On the Quad, there was confidence in India that the US under Trump remained committed to it. The very first ministerial-level meeting after Trump’s inauguration as President this year was among the Quad foreign ministers, convened by Secretary of State Marco Rubio. It was also decided that the next Quad summit would take place this year in India and that Trump would travel to India for this. India-US relations have seriously deteriorated, thanks to Trump’s trade war against India and the unusual bonhomie we have been witnessing between the US and Pakistan. It seems unlikely that, given the current state of relations, Trump will visit India. The Quad summit may well be postponed indefinitely and go into another phase of hibernation. There are other negative pointers.
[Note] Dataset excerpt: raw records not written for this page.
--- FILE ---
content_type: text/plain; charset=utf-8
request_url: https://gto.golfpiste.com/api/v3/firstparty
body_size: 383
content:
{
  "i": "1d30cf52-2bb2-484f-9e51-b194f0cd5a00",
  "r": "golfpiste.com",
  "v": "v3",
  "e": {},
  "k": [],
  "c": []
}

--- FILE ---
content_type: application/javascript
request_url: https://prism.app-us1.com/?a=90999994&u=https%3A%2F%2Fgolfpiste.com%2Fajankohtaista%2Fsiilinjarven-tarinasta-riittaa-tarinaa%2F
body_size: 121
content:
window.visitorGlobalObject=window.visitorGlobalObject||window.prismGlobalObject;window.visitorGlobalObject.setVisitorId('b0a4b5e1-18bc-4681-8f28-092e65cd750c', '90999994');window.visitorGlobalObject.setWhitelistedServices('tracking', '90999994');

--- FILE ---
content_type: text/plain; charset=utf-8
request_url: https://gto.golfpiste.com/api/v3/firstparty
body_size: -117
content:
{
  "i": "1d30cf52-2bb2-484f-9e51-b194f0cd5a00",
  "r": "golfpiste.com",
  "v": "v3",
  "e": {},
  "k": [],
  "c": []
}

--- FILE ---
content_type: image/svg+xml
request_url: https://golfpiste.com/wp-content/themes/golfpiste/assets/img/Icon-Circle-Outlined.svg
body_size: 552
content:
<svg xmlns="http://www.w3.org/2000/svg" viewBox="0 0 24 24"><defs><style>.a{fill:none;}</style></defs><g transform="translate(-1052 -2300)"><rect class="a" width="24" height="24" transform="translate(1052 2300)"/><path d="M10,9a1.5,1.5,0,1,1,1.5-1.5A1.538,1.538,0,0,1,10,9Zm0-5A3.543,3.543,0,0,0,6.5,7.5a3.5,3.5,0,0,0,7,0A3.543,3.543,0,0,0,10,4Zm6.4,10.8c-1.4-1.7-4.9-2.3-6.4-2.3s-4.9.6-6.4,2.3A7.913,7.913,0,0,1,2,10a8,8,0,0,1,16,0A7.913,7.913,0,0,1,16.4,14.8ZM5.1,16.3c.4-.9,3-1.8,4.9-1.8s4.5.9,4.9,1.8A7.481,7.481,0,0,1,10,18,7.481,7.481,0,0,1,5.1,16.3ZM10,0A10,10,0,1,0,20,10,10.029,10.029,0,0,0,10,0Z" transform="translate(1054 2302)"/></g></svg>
While putting penalties on India for buying oil from Russia, Trump has exempted China, a bigger buyer of Russian oil. He has been actively courting Pakistan while deliberately downgrading relations with India. He has been talking about Chinese President Xi Jinping as his special friend and claims that a big deal with China is possible. He has been virtually begging for a summit with the Chinese leader.
In pursuing a “grand bargain” with China, he may be ready to sacrifice Taiwan. There are reports that Taiwan President Lai Ching-te has not been allowed to make a transit halt in the US on his way to Central America. The Taiwan defence minister, who was invited by his American counterpart to visit Washington, has been asked to defer his visit. If the US is no longer committed to the defence of Taiwan, then the other pillars of its Indo-Pacific strategy have little meaning. Aukus is already in serious doubt because the Pentagon now says it may not have nuclear submarines to spare. The Japanese and the South Koreans are already hedging their bets by reviving their engagement with China. It is difficult, therefore, to avoid the conclusion that we are on the brink of another deep freeze for the Quad. India may have to go back to the drawing board to rethink its own
Indo-Pacific strategy. How India should respond to this new challenge must be a subject of separate consideration.